O Super El Niño deve intensificar o calor e agravar a estiagem no Espírito Santo nos próximos meses. A previsão consta no primeiro boletim do Centro Integrado de Comando e Controle para o Enfrentamento dos Impactos do El Niño (CICC El Niño), divulgado nesta terça-feira (21).
Segundo o boletim, há alta confiabilidade de que as temperaturas fiquem acima da média em todo o Espírito Santo entre julho e setembro. O aquecimento ocorre em um momento em que todas as estações hidrológicas monitoradas já registram vazões abaixo das médias históricas para o período.
Para as chuvas, no entanto, ainda não há uma tendência definida. Os modelos apresentaram resultados divergentes e não permitem apontar se os volumes ficarão acima, dentro ou abaixo da média histórica no trimestre.
As análises também confirmam que o El Niño está estabelecido e deverá se intensificar durante o segundo semestre. A probabilidade do fenômeno atingir a categoria muito forte entre a primavera e o início do verão no Hemisfério Sul subiu para 81%, com pico previsto entre outubro e dezembro.
O índice que acompanha a temperatura das águas do Oceano Pacífico passou de aproximadamente 0,7 °C acima da referência, em junho, para 1,2 °C em julho. A previsão é de que o aquecimento continue durante o inverno e favoreça a consolidação de um evento de intensidade forte a muito forte.
No Espírito Santo, os impactos ainda estão em fase inicial, mas devem ficar mais evidentes a partir da segunda quinzena de agosto, principalmente durante setembro e outubro. Os dados apontam que o fenômeno pode permanecer durante o verão e se estender até o trimestre entre fevereiro e abril de 2027.
Vazões abaixo da média em todo o Estado
O monitoramento da Agência Estadual de Recursos Hídricos (Agerh) chama a atenção para a redução da disponibilidade hídrica superficial em todo o Espírito Santo. Nos últimos 30 dias, todas as estações hidrológicas indicadoras registraram vazões inferiores às respectivas médias históricas mensais.

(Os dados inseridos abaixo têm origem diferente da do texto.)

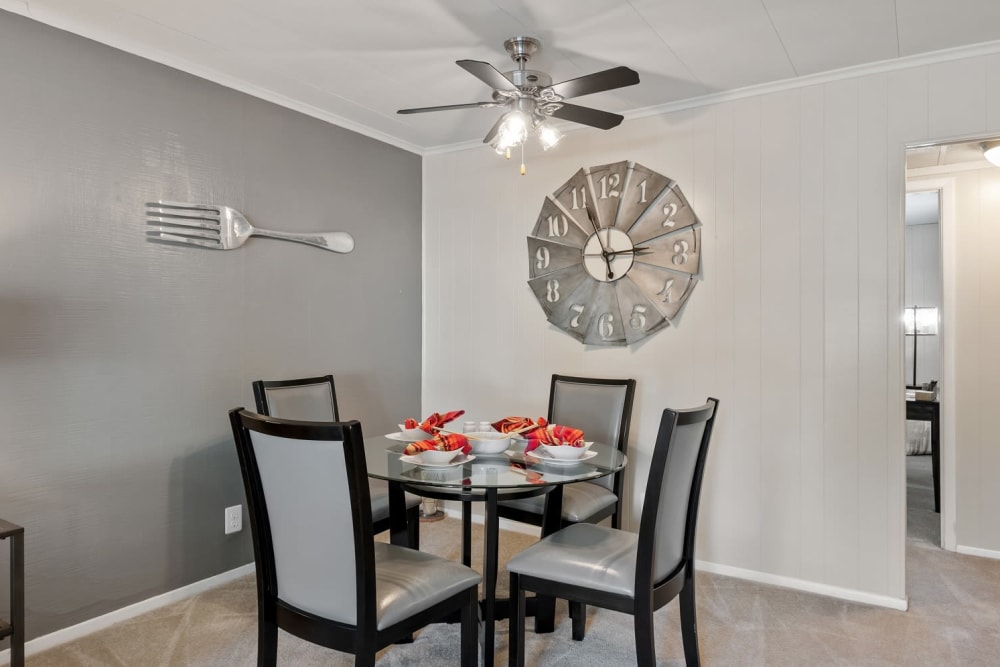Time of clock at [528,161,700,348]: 2:56
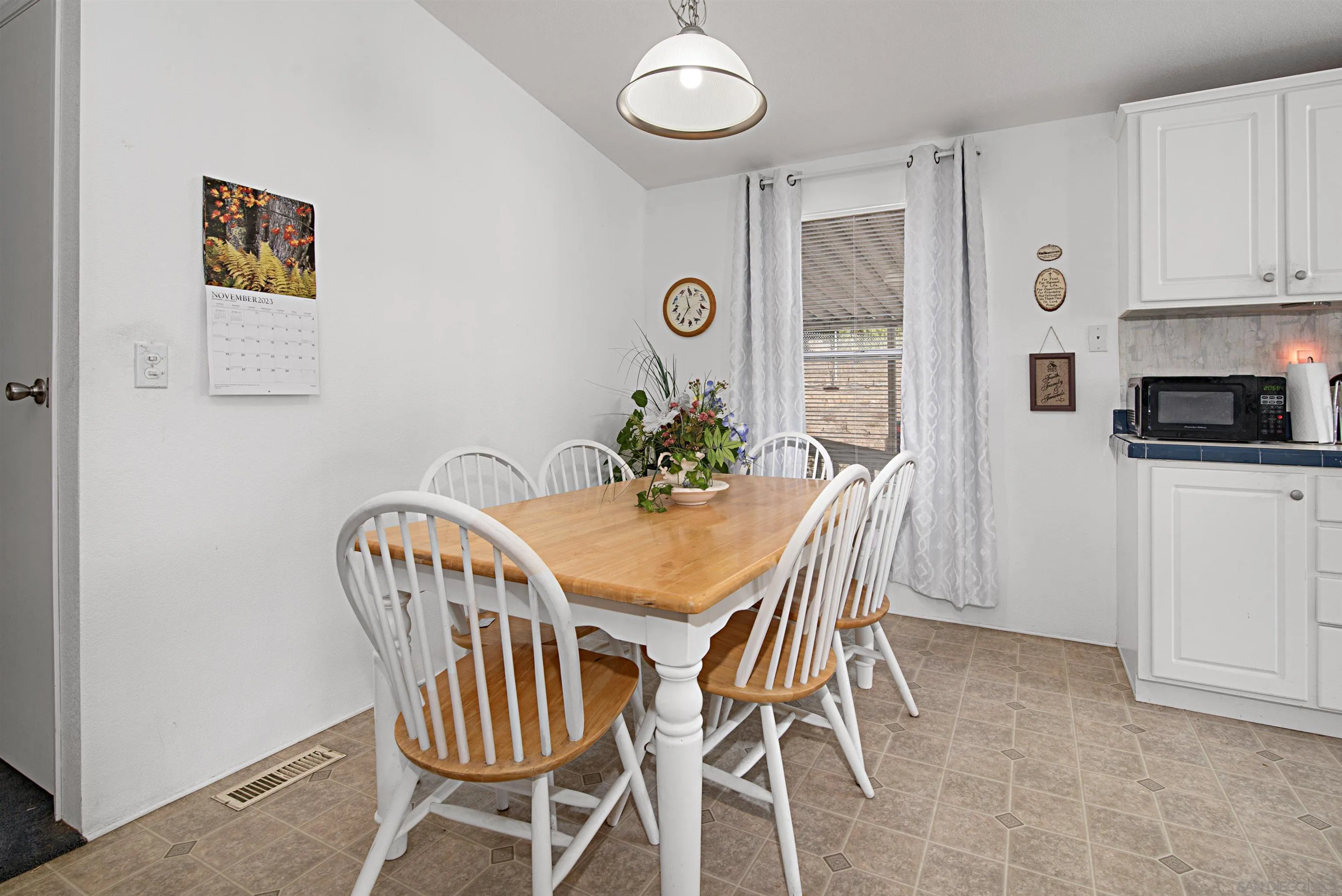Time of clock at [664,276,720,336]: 11:36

As bacias dos rios Doce (nas estações Colatina Ponte e Santa Joana), Jucu, Santa Maria da Vitória, Itabapoana e Benevente estão em estado de alerta. Nesses pontos, as vazões estão abaixo da Q90, referência usada para caracterizar condições de baixa disponibilidade hídrica. A situação mais crítica é a da bacia do Rio Benevente, com vazões próximas ao limite de restrição do uso da água, correspondente a 50% da Q90.

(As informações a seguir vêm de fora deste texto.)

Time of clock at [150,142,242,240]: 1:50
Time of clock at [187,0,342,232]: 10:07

Os rios São Mateus, Itapemirim e Guandu também apresentam vazões inferiores às médias históricas, mas permanecem acima do nível de alerta. Itapemirim e Guandu, porém, estão próximos desse limite e apresentam condição de atenção. O São Mateus tem situação considerada relativamente mais favorável.
As chuvas registradas nas últimas semanas provocaram somente uma recuperação temporária dos níveis. Após os episódios de precipitação, as vazões voltaram rapidamente aos patamares anteriores, o que indica que a reposição de água ainda é insuficiente para reverter o quadro de estiagem.
Para o período entre 20 e 27 de julho, a previsão da Agerh é de que os rios Santa Maria do Doce, Benevente, Muqui do Sul e Castelo permaneçam com vazões abaixo da Q90. Santa Joana, Guandu, Pancas e Liberdade deverão continuar acima dessa referência. Já o Rio Iconha está próximo do limite e exige acompanhamento.
Pontos de captação de água também em atenção
Dos 103 pontos de captação de água operados pela Companhia Espírito-santense de Saneamento (Cesan), 20 estão em estado de atenção, distribuídos por 12 municípios. Eles estão estão concentrados principalmente nas regiões Central, Serrana, Metropolitana e Sul, onde ficam algumas das bacias com maior redução das vazões.
Os pontos em atenção representam cerca de 19% dos sistemas monitorados. Os outros 81% permanecem funcionando normalmente e, até o momento, não há comprometimento generalizado do abastecimento público.
Seca fraca atinge todo o Espírito Santo
Dados do Monitor de Secas da Agência Nacional de Águas e Saneamento Básico (ANA), referentes a junho, mostram que a seca fraca avançou e passou a abranger 100% do território capixaba.
Embora a severidade ainda seja considerada baixa, a expansão representa um sinal de alerta. Os impactos de curto prazo atingem principalmente a agricultura, as pastagens e a umidade do solo.
O cenário atual apresenta características semelhantes às observadas em junho de 2023, no início do último El Niño. Nos dois períodos, havia predominância de seca fraca no Espírito Santo. As projeções atuais, entretanto, indicam um fenômeno potencialmente mais intenso.